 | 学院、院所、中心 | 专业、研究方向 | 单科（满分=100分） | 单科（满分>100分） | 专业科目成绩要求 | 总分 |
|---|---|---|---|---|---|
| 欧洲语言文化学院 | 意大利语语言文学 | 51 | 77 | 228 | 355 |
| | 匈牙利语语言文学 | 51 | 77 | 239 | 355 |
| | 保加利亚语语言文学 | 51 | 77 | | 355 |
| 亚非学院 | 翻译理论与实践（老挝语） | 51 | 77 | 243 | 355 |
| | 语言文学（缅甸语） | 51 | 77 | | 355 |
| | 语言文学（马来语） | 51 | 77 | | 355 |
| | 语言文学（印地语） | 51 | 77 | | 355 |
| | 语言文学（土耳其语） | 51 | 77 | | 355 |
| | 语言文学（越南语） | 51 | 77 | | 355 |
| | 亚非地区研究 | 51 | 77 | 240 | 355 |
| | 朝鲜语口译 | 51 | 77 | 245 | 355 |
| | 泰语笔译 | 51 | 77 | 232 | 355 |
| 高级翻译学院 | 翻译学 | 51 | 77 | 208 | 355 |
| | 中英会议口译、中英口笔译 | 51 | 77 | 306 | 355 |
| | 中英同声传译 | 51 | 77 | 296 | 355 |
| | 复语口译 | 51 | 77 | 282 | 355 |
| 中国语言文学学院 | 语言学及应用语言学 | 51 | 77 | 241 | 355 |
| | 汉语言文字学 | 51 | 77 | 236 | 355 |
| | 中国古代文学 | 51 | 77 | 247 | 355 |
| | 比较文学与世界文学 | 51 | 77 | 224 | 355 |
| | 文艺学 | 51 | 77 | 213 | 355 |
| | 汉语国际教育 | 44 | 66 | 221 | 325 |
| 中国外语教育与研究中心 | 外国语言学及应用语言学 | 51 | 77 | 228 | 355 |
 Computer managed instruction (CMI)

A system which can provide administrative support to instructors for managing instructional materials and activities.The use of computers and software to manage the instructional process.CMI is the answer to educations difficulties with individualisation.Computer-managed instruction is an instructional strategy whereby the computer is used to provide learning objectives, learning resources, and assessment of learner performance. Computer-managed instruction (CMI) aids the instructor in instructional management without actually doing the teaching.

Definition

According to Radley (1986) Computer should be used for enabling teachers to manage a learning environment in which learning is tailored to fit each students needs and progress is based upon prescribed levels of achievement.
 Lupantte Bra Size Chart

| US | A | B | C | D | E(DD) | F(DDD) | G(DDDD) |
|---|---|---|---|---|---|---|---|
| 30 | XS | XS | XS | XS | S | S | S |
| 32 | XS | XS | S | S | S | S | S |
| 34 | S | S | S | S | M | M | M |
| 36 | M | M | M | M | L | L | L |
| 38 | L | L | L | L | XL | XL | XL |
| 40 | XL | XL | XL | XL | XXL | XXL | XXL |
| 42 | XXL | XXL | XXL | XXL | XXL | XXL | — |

## DIRECTIONS
Each line in the listing above from the one containing "247 | 355 |" through the one containing "Computer managed instruction (CMI)" should be repeated exactly, and no other line.

## EXERCISE SOLUTION
| | 中国古代文学 | 51 | 77 | 247 | 355 |
| | 比较文学与世界文学 | 51 | 77 | 224 | 355 |
| | 文艺学 | 51 | 77 | 213 | 355 |
| | 汉语国际教育 | 44 | 66 | 221 | 325 |
| 中国外语教育与研究中心 | 外国语言学及应用语言学 | 51 | 77 | 228 | 355 |
 Computer managed instruction (CMI)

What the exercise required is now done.